You are taking charge of Wildgood, a British outdoor clothing brand. Over four big decisions you will shape what happens to the people who make and sell the clothes, the planet the company affects, and the profit that keeps the doors open.
Some firms really do run this way. The outdoor brand Patagonia publishes reports on its impact on people and the planet, not just its profit, and in 2022 its founder put the company into a trust so that profits not reinvested go to environmental causes. Whether that goes too far or not far enough is for you to judge. Your job here is simpler: run Wildgood, and decide how to weigh all three.
Vita leans over your new desk:
"Forty years I built this place on three numbers: how we treat People, what we do to the Planet, and the Profit that keeps the lights on. You are the new managing director now. Make the calls. We will see how they land."
Patagonia: founder Yvon Chouinard and family transferred ownership in September 2022 to the Patagonia Purpose Trust and the Holdfast Collective, so that profits not reinvested in the business fund environmental work; the company has long given 1% of sales to environmental groups and published its first combined impact report in 2025 (sources: CNN Business, Fast Company, Patagonia Works, B Lab). Used here only as a neutral, real example of a business reporting across people, planet and profit. No endorsement or partnership is implied.
Wildgood, Vita Marsh and all staff and clients in this simulation are fictional. Figures shown are illustrative, not exact, and framing is neutral. Example data, as of June 2026.

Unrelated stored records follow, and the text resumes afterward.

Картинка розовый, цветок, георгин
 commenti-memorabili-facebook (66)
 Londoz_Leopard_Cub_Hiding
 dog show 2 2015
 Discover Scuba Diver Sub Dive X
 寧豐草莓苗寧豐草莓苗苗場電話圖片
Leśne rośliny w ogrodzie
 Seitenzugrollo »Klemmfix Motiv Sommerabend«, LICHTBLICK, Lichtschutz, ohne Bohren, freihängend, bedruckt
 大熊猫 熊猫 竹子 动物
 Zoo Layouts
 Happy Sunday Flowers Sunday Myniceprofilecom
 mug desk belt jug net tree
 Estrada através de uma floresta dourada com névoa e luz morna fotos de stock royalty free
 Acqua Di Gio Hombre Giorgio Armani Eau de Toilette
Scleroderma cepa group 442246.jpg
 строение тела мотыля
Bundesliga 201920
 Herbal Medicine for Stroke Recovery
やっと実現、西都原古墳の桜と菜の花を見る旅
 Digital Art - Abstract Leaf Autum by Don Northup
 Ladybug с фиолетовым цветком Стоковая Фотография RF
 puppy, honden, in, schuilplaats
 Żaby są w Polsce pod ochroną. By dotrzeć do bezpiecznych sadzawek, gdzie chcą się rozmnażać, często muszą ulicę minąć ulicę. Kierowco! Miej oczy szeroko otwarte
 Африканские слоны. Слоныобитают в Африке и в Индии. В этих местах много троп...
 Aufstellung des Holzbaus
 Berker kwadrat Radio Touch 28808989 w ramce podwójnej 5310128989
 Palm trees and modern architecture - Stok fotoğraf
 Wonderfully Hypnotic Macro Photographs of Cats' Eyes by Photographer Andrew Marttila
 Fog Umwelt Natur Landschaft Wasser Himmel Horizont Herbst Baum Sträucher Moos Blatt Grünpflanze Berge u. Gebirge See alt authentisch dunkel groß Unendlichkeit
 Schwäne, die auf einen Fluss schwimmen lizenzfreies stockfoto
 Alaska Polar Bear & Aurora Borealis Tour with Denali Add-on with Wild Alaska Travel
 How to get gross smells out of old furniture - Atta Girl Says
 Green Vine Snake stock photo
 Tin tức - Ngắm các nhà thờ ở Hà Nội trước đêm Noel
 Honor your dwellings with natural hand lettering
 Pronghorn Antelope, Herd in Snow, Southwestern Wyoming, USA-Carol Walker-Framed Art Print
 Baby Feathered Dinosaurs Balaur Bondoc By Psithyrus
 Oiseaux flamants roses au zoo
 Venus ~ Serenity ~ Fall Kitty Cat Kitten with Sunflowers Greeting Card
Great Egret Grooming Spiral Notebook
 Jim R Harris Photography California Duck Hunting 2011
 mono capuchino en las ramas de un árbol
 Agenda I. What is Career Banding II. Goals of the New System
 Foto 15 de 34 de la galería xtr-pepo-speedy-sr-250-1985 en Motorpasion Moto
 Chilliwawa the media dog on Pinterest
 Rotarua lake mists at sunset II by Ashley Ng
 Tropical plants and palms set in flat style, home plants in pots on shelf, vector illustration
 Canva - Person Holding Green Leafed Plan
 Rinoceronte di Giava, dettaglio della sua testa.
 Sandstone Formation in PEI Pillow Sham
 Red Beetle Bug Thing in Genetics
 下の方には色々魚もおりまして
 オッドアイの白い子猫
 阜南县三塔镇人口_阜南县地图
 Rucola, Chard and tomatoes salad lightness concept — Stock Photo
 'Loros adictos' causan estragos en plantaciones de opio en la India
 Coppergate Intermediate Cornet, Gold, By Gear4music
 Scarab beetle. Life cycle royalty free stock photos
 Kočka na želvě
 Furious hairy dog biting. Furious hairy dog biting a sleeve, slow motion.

The triple bottom line says a business should track three results, not one. People covers staff, suppliers and the community (the social result). Planet covers pollution, waste and resources used (the environmental result). Profit is the money the business makes (the economic result).
Pushing one number as high as possible is easy. Cut wages and use the cheapest, dirtiest materials and Profit jumps, for a while. The hard part, and the real skill, is weighing every decision against all three at once, and thinking past this year. A choice that looks brilliant on the profit line can quietly run up a bill on the other two.
This is why some firms, like Patagonia, report on people and the planet alongside money: they treat all three as part of staying in business for the long term. As you weigh a decision, ask who gains, who pays, and whether it still looks good in five years.
Is a decision that is great for Profit but poor for Planet acceptable, and for how long?
A short burst is one thing: a struggling firm might take a cheaper, dirtier option for a year to survive. But as a long-term plan it is weak. Pollution invites fines and rules, unhappy workers leave and quality drops, and customers move to cleaner rivals. The costs come back, often bigger.